(Reuters) – The International Hockey Federation (IHF) has joined a raft of governing bodies reviewing their policy on the involvement of transgender athletes in women’s sport following last weekend’s ruling by swimming’s top body FINA.
On Sunday, FINA voted to ban anyone who has been through male puberty from elite women’s competitions and to create a working group to establish an “open” category for transgender swimmers in some events as part of its new policy.
“We are conducting a review of our transgender policy and this is a current work in progress in consultation with the(International Olympic Committee),” a spokesperson for the IHF told Reuters on Wednesday.
World Athletics, soccer’s governing body FIFA and World Netball are reviewing their transgender inclusion policies after FINA’s verdict, the strictest by any Olympic sports body.
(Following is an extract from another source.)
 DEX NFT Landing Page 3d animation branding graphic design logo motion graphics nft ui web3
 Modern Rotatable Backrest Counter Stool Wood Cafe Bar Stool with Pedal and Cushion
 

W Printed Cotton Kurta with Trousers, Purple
Rugby league banned transgender players from women’s international competition until further notice on Tuesday, while the International Cycling Union (UCI) last week tightened its eligibility rules.
LGBT rights group Athlete Ally said FINA’s new eligibility criteria was “discriminatory” and “harmful”, while transgender cyclist Veronica Ivy described the policy as “unscientific”.
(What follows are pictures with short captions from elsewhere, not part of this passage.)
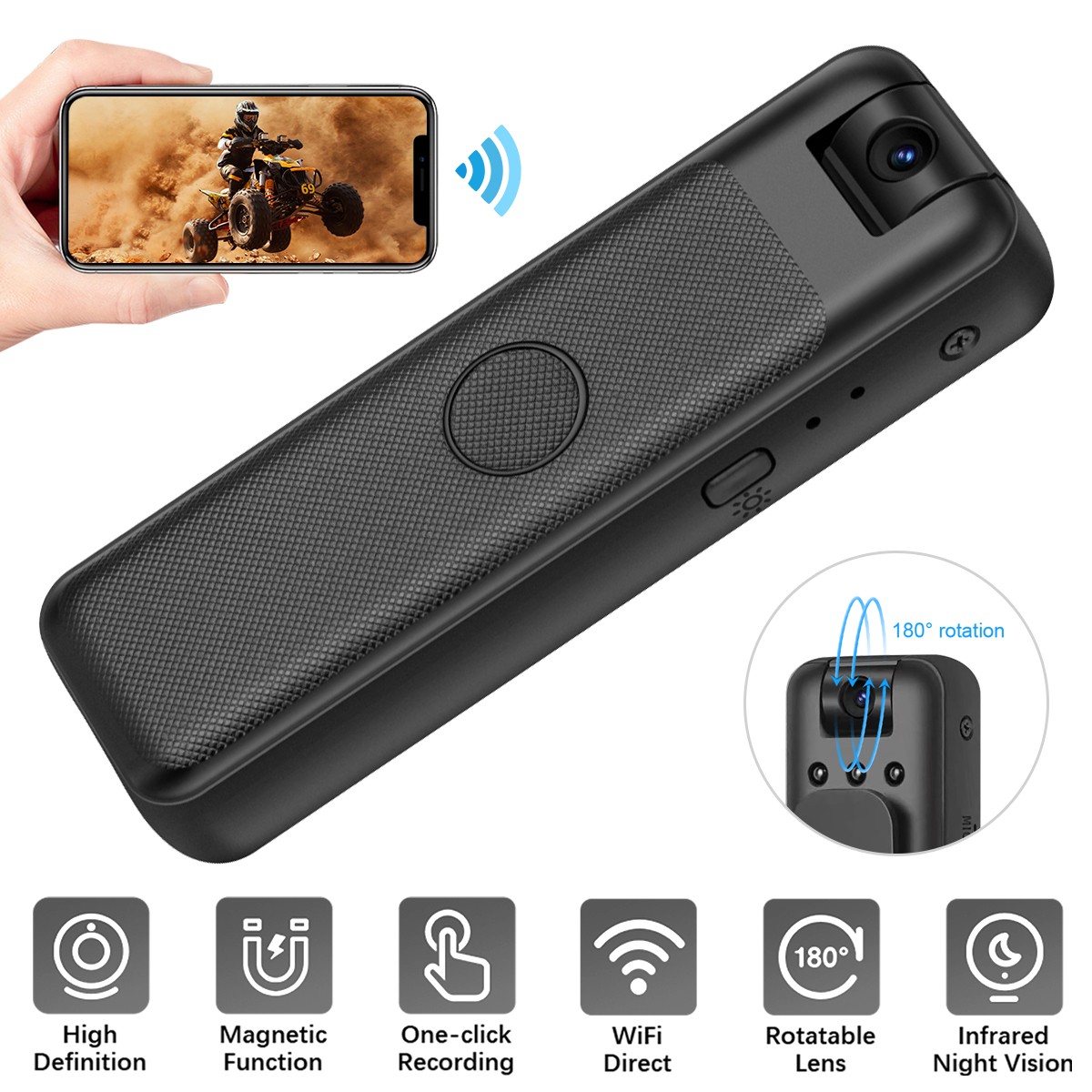 2-in-1 WiFi Camera Recorder 1080P Night Vision Magnetic Clip for Car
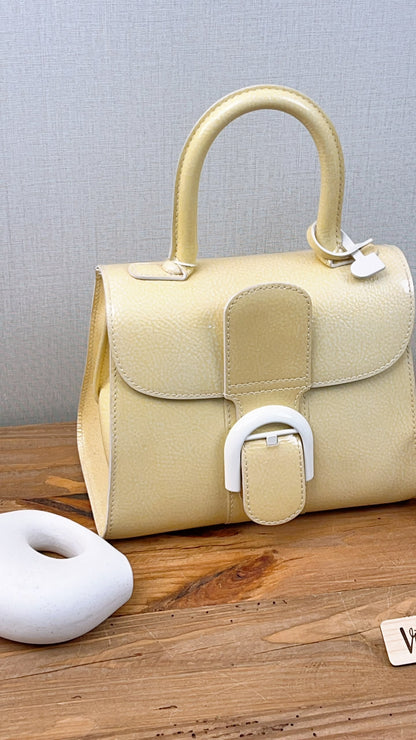 Delvaux Gel Patent Light Yellow Mini Brilliant w Strap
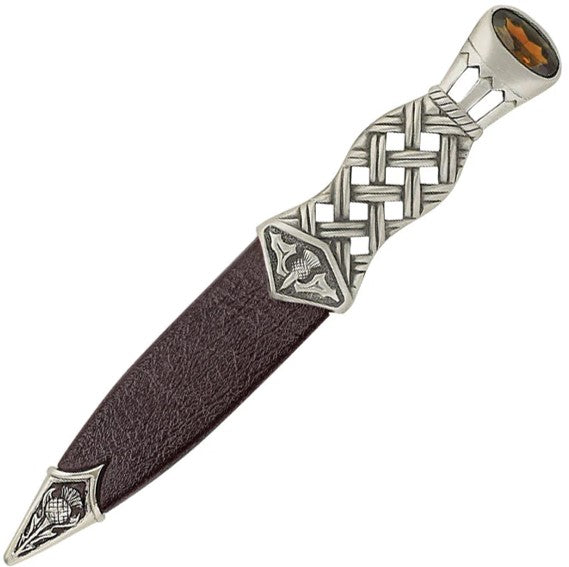 Lochy Matte or Polished Pewter Sgian Dubh With Stone Top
Advocates for transgender inclusion argue that not enough studies have yet been done on the impact of transition on physical performance, and that elite athletes are often physical outliers in any case.
The IOC said in November that no athlete should be excluded from competition on the grounds of a perceived unfair advantage, while leaving it up to sports federations to decide where the balance between inclusion and fairness lay.
“When push comes to shove, if it’s a judgement between inclusion and fairness, we will always fall down on the side of fairness — that for me is non-negotiable,” World Athletics president Sebastian Coe said in announcing his organisation’s review.
World Rugby instituted a ban on transgender players competing at the elite level of the women’s game last year, citing safety concerns.
New Zealand Rugby (NZR) said on Wednesday they were undertaking a consultation over their transgender eligibility policy in the grassroots of the game and were aiming to be as inclusive as possible.